Funny how that worked. My body had rewired itself to recognize him—no matter how quiet his approach, no matter how emotionally detached he was. Even before the engine cut off, something inside me knew it was him.

I was in the kitchen, up to my elbows in soap and lukewarm dishwater because I wasn’t allowed to use the dishwasher. Washing plates like a good little housemaid, pretending I didn’t feel the cold emptiness where my pride used to be. I didn’t turn around when I heard the door click open. I didn’t need to. My skin already prickled. My stomach had already twisted itself into its now-familiar knot.

Aiden.

He didn’t speak. Didn’t clear his throat. Didn’t hurl a passive-aggressive jab like he usually did whenever he caught me "slacking."

I braced for a sneer, a cold sigh, maybe even silence laced with contempt.

But I didn’t expect this.

His arms. Wrapping around me from behind.

Not roughly.

Not in anger.

Just... there. Around me.

Engulfing me.

I froze. My mind stuttered like a broken film reel. For a second, I genuinely wondered if I was dreaming—hallucinating again. Maybe I’d passed out from exhaustion and my brain was playing a cruel trick.
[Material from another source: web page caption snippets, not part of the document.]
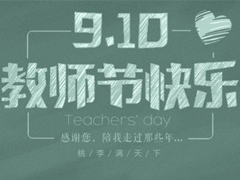 2019教师节祝福语简单经典 发给老师的微信短信祝福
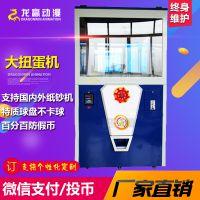 大型扭蛋机 定制扭蛋礼品机 超大扭蛋机 扭蛋机 自动贩卖投币扭蛋机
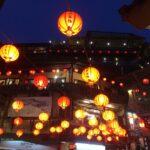 市内のシンボル台北101とノスタルジックな雰囲気の九份へ| トラベルダイアリー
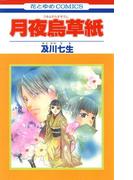 【1-5セット】月夜烏草紙(花とゆめコミックス)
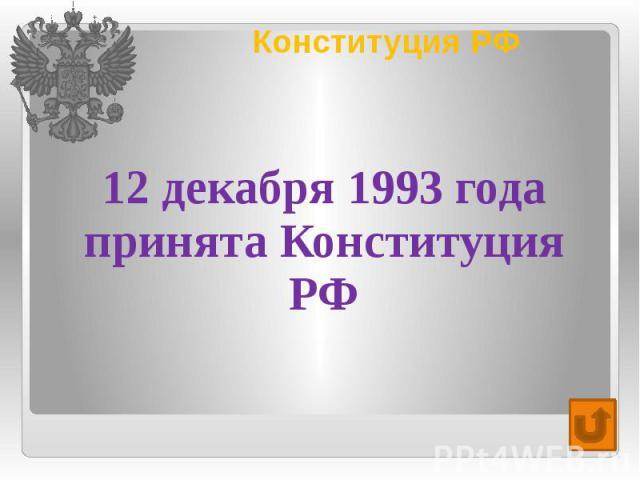 Конституция РФ 12 декабря 1993 года принята Конституция РФ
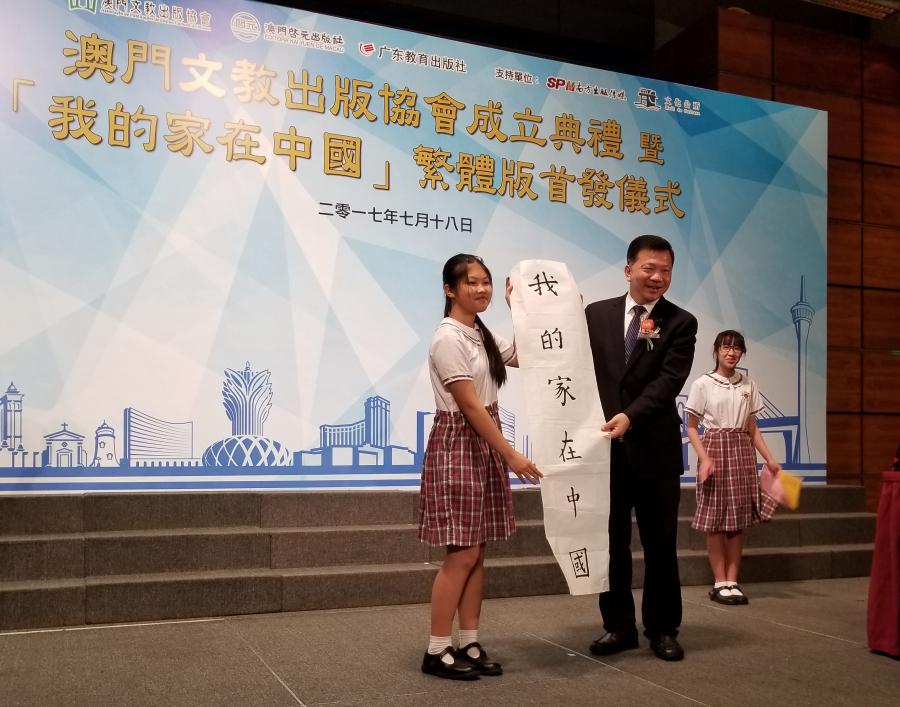 慎海雄今天下午在澳门推介《我的家在中国》,六大系列展现美丽中国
But then I felt him. His body, flush against mine. The faint scent of whiskey clinging to his breath. The quiet tension in his chest. The warmth of his palm, resting low on my stomach like it had every right to be there.

And then—God help me—my body moved before my brain could stop it.

I leaned into him.

Because it felt normal.

Because it felt right.

Because somewhere, buried deep in the wreckage of my soul, I still craved him. Still loved him.

I knew I shouldn’t have.

I knew tomorrow he might pretend this never happened. That he might sneer twice as hard to make up for this one moment of weakness. But just then... just then, I let myself have it.

One breath. One heartbeat. One second of pretending that maybe—just maybe—I wasn’t the villain he remembered.

That maybe he wasn’t about to walk away again.

That maybe, just this once, he came back to me.